WHAT IS ASKED:
Return, word for word, the lines starting at the one that contains "From the visual" and ending at the one that contains "0.70 metres", with both of those included.

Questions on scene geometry
###

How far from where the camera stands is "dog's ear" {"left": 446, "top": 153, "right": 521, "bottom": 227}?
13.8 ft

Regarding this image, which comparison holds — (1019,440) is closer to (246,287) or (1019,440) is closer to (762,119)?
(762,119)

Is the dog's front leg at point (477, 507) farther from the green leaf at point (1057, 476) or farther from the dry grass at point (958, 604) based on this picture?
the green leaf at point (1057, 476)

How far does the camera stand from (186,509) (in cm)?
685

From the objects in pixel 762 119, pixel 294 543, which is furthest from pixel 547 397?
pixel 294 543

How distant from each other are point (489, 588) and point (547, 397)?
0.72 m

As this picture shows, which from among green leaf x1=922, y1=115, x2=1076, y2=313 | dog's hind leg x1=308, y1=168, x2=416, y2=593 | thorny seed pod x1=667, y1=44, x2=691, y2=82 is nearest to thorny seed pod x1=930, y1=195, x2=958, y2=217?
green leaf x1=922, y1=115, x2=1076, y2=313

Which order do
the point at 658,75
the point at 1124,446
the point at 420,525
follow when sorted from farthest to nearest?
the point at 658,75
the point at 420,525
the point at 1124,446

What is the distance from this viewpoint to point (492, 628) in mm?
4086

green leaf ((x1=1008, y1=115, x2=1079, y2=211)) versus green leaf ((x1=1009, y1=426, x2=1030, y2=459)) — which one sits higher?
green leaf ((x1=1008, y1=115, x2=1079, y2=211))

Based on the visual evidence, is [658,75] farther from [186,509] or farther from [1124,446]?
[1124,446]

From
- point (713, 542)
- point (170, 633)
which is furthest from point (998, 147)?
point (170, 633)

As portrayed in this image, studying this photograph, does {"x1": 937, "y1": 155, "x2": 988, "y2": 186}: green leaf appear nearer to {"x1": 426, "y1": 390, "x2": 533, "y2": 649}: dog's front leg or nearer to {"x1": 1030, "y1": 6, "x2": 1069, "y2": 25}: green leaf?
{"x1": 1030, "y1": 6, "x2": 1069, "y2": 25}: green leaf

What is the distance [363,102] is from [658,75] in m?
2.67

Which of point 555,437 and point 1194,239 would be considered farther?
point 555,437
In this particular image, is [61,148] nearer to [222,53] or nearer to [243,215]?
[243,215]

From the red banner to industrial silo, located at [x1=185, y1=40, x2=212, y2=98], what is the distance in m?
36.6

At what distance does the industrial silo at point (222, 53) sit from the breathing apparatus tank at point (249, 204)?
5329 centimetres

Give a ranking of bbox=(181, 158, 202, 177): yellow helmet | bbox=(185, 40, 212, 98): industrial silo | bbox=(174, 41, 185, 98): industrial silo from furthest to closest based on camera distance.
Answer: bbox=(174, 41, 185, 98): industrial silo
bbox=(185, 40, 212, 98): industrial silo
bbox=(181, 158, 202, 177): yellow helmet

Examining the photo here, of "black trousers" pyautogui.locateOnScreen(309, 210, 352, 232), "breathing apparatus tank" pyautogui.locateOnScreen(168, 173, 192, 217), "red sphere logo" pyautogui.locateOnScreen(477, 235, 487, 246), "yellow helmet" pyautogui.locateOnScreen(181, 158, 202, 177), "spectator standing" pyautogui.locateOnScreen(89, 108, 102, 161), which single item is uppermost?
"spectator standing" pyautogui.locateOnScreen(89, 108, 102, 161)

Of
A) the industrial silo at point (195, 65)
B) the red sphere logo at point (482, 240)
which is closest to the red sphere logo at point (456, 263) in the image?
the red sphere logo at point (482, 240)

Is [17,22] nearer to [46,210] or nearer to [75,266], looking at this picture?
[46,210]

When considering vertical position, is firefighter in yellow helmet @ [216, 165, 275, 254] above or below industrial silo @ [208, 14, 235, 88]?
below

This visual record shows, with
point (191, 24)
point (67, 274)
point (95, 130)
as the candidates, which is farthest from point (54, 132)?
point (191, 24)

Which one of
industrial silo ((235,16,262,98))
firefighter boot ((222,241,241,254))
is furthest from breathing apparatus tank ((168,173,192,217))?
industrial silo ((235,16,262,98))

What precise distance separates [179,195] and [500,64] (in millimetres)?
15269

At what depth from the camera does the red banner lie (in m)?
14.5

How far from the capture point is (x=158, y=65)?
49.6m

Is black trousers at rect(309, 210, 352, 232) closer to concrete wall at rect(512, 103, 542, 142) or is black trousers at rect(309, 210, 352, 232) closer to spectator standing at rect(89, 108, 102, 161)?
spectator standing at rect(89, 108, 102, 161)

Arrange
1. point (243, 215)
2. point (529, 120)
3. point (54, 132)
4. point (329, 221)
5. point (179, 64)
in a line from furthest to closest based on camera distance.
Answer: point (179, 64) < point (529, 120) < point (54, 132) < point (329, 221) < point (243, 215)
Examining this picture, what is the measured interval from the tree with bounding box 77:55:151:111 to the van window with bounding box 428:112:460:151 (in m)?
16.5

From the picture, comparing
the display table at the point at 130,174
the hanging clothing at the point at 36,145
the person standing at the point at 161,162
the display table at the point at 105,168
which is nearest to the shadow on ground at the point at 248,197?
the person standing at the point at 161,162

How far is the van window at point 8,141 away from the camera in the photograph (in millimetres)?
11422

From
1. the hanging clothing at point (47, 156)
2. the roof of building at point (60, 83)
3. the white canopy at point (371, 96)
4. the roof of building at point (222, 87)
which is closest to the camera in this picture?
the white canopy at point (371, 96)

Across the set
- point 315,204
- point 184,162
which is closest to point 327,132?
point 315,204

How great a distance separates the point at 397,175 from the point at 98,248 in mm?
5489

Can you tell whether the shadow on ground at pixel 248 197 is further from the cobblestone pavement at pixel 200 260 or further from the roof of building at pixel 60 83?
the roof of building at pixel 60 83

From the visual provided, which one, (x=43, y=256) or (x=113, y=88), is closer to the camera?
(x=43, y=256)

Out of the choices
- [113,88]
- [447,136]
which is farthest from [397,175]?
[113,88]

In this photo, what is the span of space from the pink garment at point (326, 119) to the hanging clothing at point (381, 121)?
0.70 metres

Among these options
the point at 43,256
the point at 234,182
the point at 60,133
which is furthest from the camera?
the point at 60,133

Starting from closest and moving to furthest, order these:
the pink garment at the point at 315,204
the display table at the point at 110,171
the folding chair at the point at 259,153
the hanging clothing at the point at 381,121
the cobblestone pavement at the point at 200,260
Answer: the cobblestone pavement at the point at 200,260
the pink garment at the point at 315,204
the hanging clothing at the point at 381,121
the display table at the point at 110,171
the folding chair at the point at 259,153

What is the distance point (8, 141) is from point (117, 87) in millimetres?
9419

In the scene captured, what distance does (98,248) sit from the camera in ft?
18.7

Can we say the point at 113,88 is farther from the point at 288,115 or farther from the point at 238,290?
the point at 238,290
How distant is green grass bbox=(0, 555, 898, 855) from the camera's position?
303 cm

###

RESPONSE:
From the visual provided, which one, (x=43, y=256) or (x=113, y=88), is closer to the camera?
(x=43, y=256)

Out of the choices
- [113,88]
- [447,136]
which is farthest from [397,175]?
[113,88]

In this photo, what is the span of space from the pink garment at point (326, 119) to the hanging clothing at point (381, 121)?
0.70 metres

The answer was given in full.